MSc Thesis Defence · University of Amsterdam

Stable-edge filtering for passive device-class classification in OT networks under operational change

Jonathan van den Heuvel · supervisors dr. Cyril Hsu & dr. Chrysa Papagianni
System & Network Engineering × KPMG Cyber · 7 July 2026

One-line framing: this is a reproducible negative result with a mechanism and a fix. Open with the problem, build to the contribution; do not bury the lede but do not over-claim it either.

The setting

Operators need to know what is on their OT network, without touching it

Operational-technology networks run power grids, water plants, factories
Asset visibility is a prerequisite for segmentation, patching, and IEC 62443 / NIS2
Active scanning can disturb the physical process, so it is risky in OT
Passive traffic analysis is the pragmatic default: classify devices from the traffic a tap already sees

This work is hosted by KPMG's OT-security practice, where operational traces are never a clean steady state: laptops connect and disconnect, scanners sweep, configurations drift. A classifier that does well on a curated one-hour capture is not yet evidence it will behave when those things happen.

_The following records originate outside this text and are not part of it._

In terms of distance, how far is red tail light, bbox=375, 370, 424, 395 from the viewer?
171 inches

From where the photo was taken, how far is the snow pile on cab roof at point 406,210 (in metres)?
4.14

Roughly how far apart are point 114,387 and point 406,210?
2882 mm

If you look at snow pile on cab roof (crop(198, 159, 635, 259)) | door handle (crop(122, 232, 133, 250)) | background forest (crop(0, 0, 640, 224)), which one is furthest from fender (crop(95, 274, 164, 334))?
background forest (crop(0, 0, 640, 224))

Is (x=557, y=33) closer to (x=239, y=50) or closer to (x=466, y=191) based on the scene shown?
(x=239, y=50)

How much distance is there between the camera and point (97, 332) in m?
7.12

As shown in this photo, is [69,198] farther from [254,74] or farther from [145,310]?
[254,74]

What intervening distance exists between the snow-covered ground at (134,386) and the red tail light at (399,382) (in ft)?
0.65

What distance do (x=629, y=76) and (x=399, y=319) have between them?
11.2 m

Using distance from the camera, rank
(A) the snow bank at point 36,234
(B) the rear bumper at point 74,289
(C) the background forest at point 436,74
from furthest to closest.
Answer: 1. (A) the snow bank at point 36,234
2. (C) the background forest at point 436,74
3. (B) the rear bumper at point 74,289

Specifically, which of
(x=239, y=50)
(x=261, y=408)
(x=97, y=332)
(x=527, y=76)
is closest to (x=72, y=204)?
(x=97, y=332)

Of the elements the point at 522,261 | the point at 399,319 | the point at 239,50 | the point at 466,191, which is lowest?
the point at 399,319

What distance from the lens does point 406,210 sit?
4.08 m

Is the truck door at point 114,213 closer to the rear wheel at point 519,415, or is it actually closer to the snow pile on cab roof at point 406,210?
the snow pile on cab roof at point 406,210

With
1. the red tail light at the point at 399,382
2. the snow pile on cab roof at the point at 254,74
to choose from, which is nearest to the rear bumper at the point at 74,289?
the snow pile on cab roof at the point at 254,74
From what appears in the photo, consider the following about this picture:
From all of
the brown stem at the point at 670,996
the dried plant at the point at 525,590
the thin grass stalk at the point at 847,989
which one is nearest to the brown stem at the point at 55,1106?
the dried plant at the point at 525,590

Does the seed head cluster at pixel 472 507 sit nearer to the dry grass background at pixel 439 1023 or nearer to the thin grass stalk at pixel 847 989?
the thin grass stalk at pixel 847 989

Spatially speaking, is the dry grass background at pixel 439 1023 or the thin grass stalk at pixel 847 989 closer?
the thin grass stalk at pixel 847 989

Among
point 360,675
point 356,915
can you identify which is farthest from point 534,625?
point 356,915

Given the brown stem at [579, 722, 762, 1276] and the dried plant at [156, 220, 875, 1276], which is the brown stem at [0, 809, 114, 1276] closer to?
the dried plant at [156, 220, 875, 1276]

Motivation. Keep it short: passive classification matters for asset inventory and segmentation; the realistic question is robustness to operational change, not accuracy on a clean trace.

The idea under test

Real traffic mixes stable links with transient ones, so clean the graph first?

A passive classifier works on the observed communication graph
It mixes stable operational links (an HMI polling a PLC) with transient ones (engineering sessions, scans)
A natural preprocessing step: keep only the edges that persist in time, the stable-edge filter

Hypothesis Removing temporally non-persistent edges before classification makes it better, and more robust to operational change, than keeping them. A single, falsifiable hypothesis. This talk reports that it is falsified, and traces why.

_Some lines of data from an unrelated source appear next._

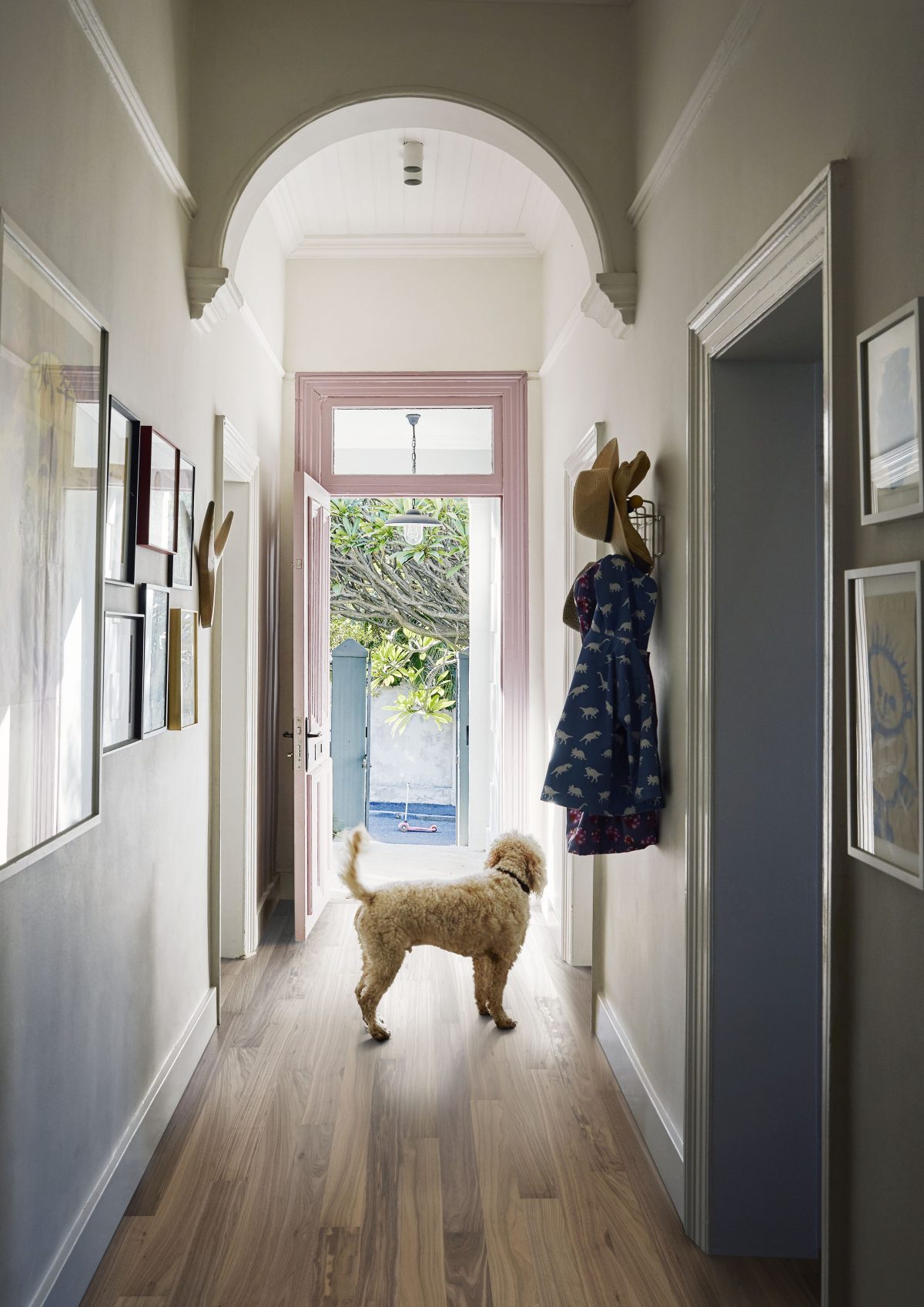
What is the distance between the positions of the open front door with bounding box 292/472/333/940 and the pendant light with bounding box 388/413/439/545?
0.51 meters

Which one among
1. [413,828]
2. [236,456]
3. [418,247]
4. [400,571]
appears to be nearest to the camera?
[236,456]

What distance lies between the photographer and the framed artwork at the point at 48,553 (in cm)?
156

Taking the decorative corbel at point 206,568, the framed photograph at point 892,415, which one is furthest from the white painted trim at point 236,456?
the framed photograph at point 892,415

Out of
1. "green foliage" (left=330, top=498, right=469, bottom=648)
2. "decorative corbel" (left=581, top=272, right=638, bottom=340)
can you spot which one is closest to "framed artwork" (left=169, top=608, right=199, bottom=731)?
"decorative corbel" (left=581, top=272, right=638, bottom=340)

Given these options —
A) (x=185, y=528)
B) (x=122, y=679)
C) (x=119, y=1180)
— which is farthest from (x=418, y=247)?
(x=119, y=1180)

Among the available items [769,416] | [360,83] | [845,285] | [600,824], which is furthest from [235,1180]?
[360,83]

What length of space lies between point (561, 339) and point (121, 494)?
2.55 metres

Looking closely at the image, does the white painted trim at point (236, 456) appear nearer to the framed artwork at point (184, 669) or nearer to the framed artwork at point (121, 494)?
the framed artwork at point (184, 669)

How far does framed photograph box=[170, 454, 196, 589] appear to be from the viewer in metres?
2.85

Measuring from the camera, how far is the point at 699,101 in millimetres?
2217

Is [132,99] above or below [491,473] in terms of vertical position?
above

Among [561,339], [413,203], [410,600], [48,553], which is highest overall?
[413,203]

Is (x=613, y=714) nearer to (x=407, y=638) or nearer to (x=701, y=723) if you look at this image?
(x=701, y=723)

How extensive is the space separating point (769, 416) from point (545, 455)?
9.15 ft
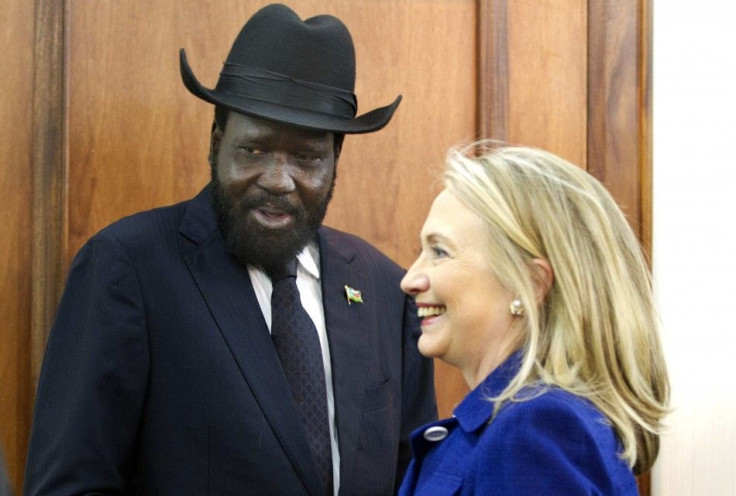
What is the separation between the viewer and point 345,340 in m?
2.20

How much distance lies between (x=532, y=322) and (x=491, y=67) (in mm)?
1113

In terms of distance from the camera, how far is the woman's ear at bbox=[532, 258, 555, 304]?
161 centimetres

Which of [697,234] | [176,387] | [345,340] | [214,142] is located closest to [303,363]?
[345,340]

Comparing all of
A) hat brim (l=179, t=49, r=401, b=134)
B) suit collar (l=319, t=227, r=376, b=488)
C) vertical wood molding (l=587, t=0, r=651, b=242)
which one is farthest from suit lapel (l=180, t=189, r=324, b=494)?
vertical wood molding (l=587, t=0, r=651, b=242)

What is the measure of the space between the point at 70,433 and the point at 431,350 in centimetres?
65

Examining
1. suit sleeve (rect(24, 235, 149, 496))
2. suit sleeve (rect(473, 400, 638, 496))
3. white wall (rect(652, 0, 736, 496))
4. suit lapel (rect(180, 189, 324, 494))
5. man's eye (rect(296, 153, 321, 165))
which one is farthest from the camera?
white wall (rect(652, 0, 736, 496))

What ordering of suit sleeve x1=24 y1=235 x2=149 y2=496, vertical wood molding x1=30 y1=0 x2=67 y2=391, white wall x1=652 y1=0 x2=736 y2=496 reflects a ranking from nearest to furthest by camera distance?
1. suit sleeve x1=24 y1=235 x2=149 y2=496
2. vertical wood molding x1=30 y1=0 x2=67 y2=391
3. white wall x1=652 y1=0 x2=736 y2=496

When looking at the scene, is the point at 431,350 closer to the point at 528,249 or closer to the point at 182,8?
the point at 528,249

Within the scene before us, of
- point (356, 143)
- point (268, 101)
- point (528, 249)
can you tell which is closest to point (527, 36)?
point (356, 143)

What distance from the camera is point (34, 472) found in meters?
1.93

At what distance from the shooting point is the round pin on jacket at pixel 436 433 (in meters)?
1.70

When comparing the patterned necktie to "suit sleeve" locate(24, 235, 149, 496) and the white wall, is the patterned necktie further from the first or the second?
the white wall

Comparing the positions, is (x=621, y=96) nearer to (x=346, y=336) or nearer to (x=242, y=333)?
(x=346, y=336)

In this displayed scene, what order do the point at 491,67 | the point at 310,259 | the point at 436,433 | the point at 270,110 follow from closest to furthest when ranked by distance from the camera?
1. the point at 436,433
2. the point at 270,110
3. the point at 310,259
4. the point at 491,67
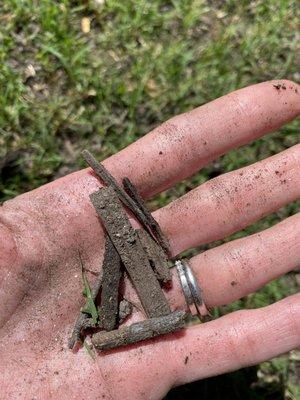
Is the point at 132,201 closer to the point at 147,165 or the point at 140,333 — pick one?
the point at 147,165

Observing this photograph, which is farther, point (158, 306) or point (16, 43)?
point (16, 43)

State the hypothesis explicitly and as falsifiable. The whole talk is a clean falsification plus the mechanism behind it.

Research questions

Three questions operationalise the hypothesis

RQ1Does the filter improve classification on steady-state traffic?
RQ2Does it make classification of held-out hosts robust when their traffic changes?
RQ3Where does the classification signal, and the filter's effect, live?

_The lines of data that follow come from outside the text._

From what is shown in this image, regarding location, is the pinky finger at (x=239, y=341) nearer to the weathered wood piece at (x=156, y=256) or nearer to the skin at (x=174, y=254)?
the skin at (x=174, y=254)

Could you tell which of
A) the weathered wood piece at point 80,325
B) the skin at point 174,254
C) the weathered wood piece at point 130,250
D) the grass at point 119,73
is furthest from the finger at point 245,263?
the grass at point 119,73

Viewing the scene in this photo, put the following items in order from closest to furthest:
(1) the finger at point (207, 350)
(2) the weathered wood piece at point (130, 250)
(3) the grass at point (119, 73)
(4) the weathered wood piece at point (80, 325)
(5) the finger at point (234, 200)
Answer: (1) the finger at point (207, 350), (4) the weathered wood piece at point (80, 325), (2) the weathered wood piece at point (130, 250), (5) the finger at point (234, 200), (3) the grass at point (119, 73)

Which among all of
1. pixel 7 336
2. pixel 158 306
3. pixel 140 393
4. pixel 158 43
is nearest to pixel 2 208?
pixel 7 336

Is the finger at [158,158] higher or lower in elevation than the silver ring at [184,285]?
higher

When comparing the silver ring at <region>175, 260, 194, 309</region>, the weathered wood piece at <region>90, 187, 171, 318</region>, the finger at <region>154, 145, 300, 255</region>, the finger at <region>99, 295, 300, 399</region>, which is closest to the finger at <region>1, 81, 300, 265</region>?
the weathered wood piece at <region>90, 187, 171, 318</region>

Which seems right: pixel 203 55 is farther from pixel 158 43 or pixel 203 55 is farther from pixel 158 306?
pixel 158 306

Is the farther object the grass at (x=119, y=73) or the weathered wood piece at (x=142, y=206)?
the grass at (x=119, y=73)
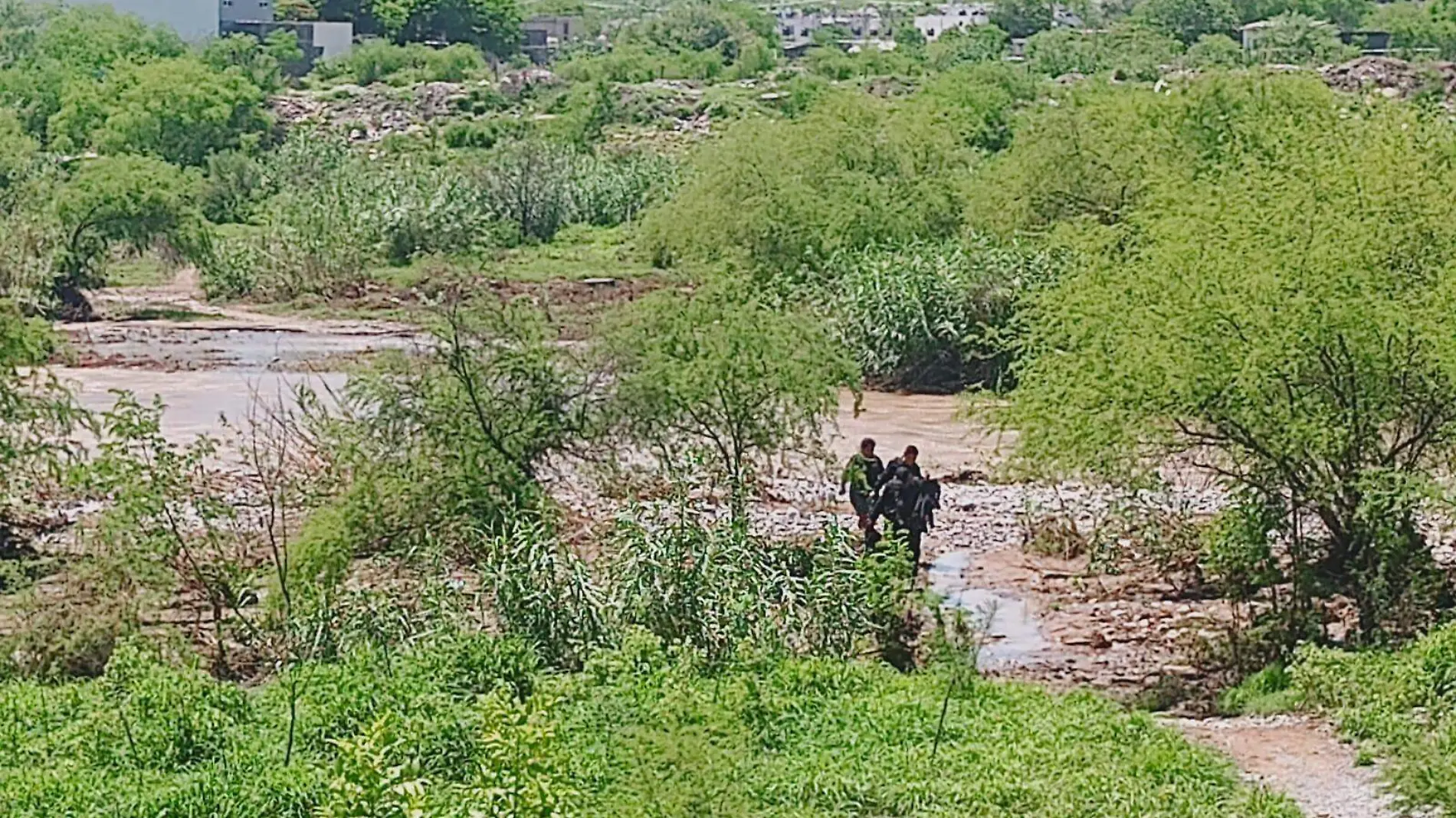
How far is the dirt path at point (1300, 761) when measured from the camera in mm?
11852

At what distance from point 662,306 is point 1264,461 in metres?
5.45

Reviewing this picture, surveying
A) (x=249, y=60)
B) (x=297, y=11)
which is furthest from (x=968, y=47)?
(x=297, y=11)

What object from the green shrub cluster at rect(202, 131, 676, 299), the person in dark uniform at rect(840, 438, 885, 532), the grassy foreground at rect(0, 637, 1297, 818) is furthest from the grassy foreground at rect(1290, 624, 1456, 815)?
the green shrub cluster at rect(202, 131, 676, 299)

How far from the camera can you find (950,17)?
178 meters

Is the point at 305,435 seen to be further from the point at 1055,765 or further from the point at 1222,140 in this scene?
the point at 1222,140

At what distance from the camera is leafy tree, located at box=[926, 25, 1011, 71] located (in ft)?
344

Held-out hosts = devices whose traffic is never seen in training; one per class is reserved for testing (host-stratified inductive split). Define this if asked.

How devices are classified

A graph neural network reads each host and its neighbourhood

Classifier: GraphSAGE, an inductive graph neural network, so it generalises to hosts unseen in training
Each host has six features: in/out-degree, in/out-bytes, distinct source/destination ports
Message passing aggregates a host's neighbours' features with its own; two layers reach the 2-hop neighbourhood
A graph-free random forest on the same features is the graph-versus-no-graph reference

Prior passive OT classifiers take the observed graph as given, or prune edges that are rare in aggregate. None treats temporal persistence, whether an edge recurs across time windows, as the filter, and none tests robustness to operational change. That is the gap this thesis addresses.

Why GraphSAGE: inductive (held-out hosts), and the mean aggregator keeps the filter's effect interpretable. Keep this slide brief.

The testbed

A reproducible OT lab with edge-level ground truth

20 always-on hosts, five device classes, four per class
Modbus/TCP and S7 control traffic; HTTP and DNS on IT endpoints
One passive tap on a shared segment, no active scanning
Steady state plus four scripted change scenarios, with edge-level ground truth
Seeded, fingerprinted, released for reproduction

controller: PLC · Modbus/S7 · polled
supervisory: HMI · polls controllers
engineering: workstation · sessions
historian: periodic snapshots
IT endpoint: HTTP / DNS

scenarios: maintenance, onboarding, configuration drift, benign noise

If asked whether it is based on a paper: inspired by ICSSIM and MiniCPS (same testbed tradition, protocols, Purdue roles) but built custom so the scenario phases can be scripted; not a reproduction.

Filter + evaluation

Observation-window persistence, evaluated on hosts the model never saw

An edge is kept if it is present in at least a fraction θ of the windows of the captured trace: the realistic passive case, where a single tap cannot segment phases
Train on steady-state only; apply without retraining under change
Host-stratified inductive split: 3 train + 1 held-out host per class, redrawn each seed
10 lab × 10 model seeds; paired Wilcoxon within seed

0.772 → 0.490 macro-F1: training hosts → held-out hosts The model learns, then hits a generalisation ceiling (a supervisory / engineering / historian three-way confusion). Five-class chance is 0.20.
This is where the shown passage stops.